The modern compatibility notes are almost a genre in themselves at this point. Need dgvoodoo2, nudge the resolution, smooth the frame rate, persuade the old thing to behave like it lives in the current century. This is the kind of aftercare classic PC games now require, and Take No Prisoners seems to be no exception. I would not call that a black mark against the original game so much as a reminder that our collective memory of the era is often cleaner than the actual software was. The myth is always polished. The executable is another matter.

Multiplayer, or the ancient dream of turning chaos into company

The multiplayer angle sounds, predictably, like one of the game’s best ideas and one of its more period-specific liabilities. The research confirms multiplayer co-op up to four players and deathmatch modes, with Internet play through RedOrb Zone, though performance issues are noted for slow connections. That is wonderfully on-brand for 1997, when online play was equal parts thrilling frontier and mildly embarrassing experiment. Even when the design is sound, the network layer is trying to trip over its own shoes.

Still, I can see why the game leaned into it. A top-down shooter with vehicles, non-linear spaces, and a big weapon roster is exactly the sort of thing that should become more interesting once human beings start making each other miserable inside it. Co-op would help smooth the edges, deathmatch would sharpen them, and both would exploit the game’s strongest trait, which is its willingness to let situations develop rather than simply erupt and end. The downside, as ever, is that a good multiplayer idea in the 90s often had to survive the practical comedy of modem-era infrastructure. Nothing humbles ambition quite like a slow connection.

So is it actually good?

Yes, but not in a way that will flatter everyone. Take No Prisoners sounds to me like a game with real mechanical curiosity, a strong sense of pulp staging, and enough tactical shape to distinguish it from the more obvious blast-everything PC action games of its day. I admire that. I admire the non-linear territories, the vehicles, the weapon variety, the way it apparently mixes shooting with terminals and logs and actual navigational thought. I even admire the moody presentation, because it seems to understand that a dome full of mutants should not look like a weekend paintball facility.

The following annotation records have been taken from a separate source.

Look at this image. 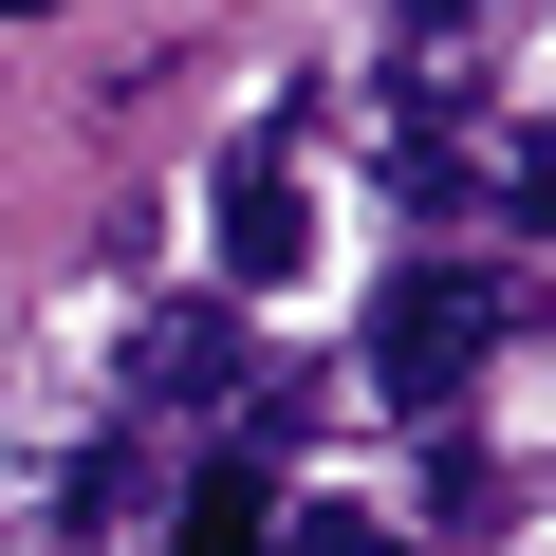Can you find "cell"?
I'll use <instances>...</instances> for the list:
<instances>
[{
  "label": "cell",
  "instance_id": "1",
  "mask_svg": "<svg viewBox=\"0 0 556 556\" xmlns=\"http://www.w3.org/2000/svg\"><path fill=\"white\" fill-rule=\"evenodd\" d=\"M501 334H519V298H501L482 260H408L390 298H371V390H390V408H445Z\"/></svg>",
  "mask_w": 556,
  "mask_h": 556
},
{
  "label": "cell",
  "instance_id": "2",
  "mask_svg": "<svg viewBox=\"0 0 556 556\" xmlns=\"http://www.w3.org/2000/svg\"><path fill=\"white\" fill-rule=\"evenodd\" d=\"M204 223H223V278H241V298H278V278L316 260V204H298V167H278V149H223Z\"/></svg>",
  "mask_w": 556,
  "mask_h": 556
},
{
  "label": "cell",
  "instance_id": "3",
  "mask_svg": "<svg viewBox=\"0 0 556 556\" xmlns=\"http://www.w3.org/2000/svg\"><path fill=\"white\" fill-rule=\"evenodd\" d=\"M223 371H241V316H204V298H186V316H149V334H130V390H149V408H204V390H223Z\"/></svg>",
  "mask_w": 556,
  "mask_h": 556
},
{
  "label": "cell",
  "instance_id": "4",
  "mask_svg": "<svg viewBox=\"0 0 556 556\" xmlns=\"http://www.w3.org/2000/svg\"><path fill=\"white\" fill-rule=\"evenodd\" d=\"M260 538H278L260 464H204V501H186V556H260Z\"/></svg>",
  "mask_w": 556,
  "mask_h": 556
},
{
  "label": "cell",
  "instance_id": "5",
  "mask_svg": "<svg viewBox=\"0 0 556 556\" xmlns=\"http://www.w3.org/2000/svg\"><path fill=\"white\" fill-rule=\"evenodd\" d=\"M260 556H408V538H390V519H371V501H298V519H278V538H260Z\"/></svg>",
  "mask_w": 556,
  "mask_h": 556
},
{
  "label": "cell",
  "instance_id": "6",
  "mask_svg": "<svg viewBox=\"0 0 556 556\" xmlns=\"http://www.w3.org/2000/svg\"><path fill=\"white\" fill-rule=\"evenodd\" d=\"M501 20V0H408V38H482Z\"/></svg>",
  "mask_w": 556,
  "mask_h": 556
},
{
  "label": "cell",
  "instance_id": "7",
  "mask_svg": "<svg viewBox=\"0 0 556 556\" xmlns=\"http://www.w3.org/2000/svg\"><path fill=\"white\" fill-rule=\"evenodd\" d=\"M519 204H538V223H556V130H538V149H519Z\"/></svg>",
  "mask_w": 556,
  "mask_h": 556
}]
</instances>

But I also cannot pretend its strengths erase the annoyances that come bundled with them. The unpausing PDA is the sort of quality-of-life oversight that feels less quaint than stubborn. The low camera can create tension, but it can also make combat a little fussy. The Steam version is noted for missing features, which is not exactly a sales pitch from the vaults of confidence. And the broader design, for all its inventiveness, still sits in that awkward mid-90s zone where a game can be full of ideas and still leave you mildly exhausted, as if every feature were trying to prove it deserves its own paragraph in the manual.

That, really, is the heart of it. Take No Prisoners is not a lost masterpiece, nor is it a charming footnote that only matters because the genre later went elsewhere. It is a legitimately interesting action shooter that has enough personality, pace, and structural nerve to survive contact with modern skepticism, but not enough elegance to transcend its habits. If you like your old PC shooters a bit grubby, a bit overbuilt, and just strange enough to feel like they escaped from a more interesting design meeting, this one deserves your attention. If you want a clean, frictionless blast of retro comfort, look elsewhere and let the dome keep its secrets.

It deserves respect, but not reverence. Its strengths outweigh its flaws, though not by a landslide, and certainly not by the sort of margin that lets a game coast on atmosphere alone. I came away thinking less about a forgotten classic than about a stubborn little artifact that knew exactly how to be more interesting than it was convenient. In the end, that is a better legacy than simple competence. Not every game gets to be a masterpiece. Some games settle for being a good argument, and Take No Prisoners is very much one of those.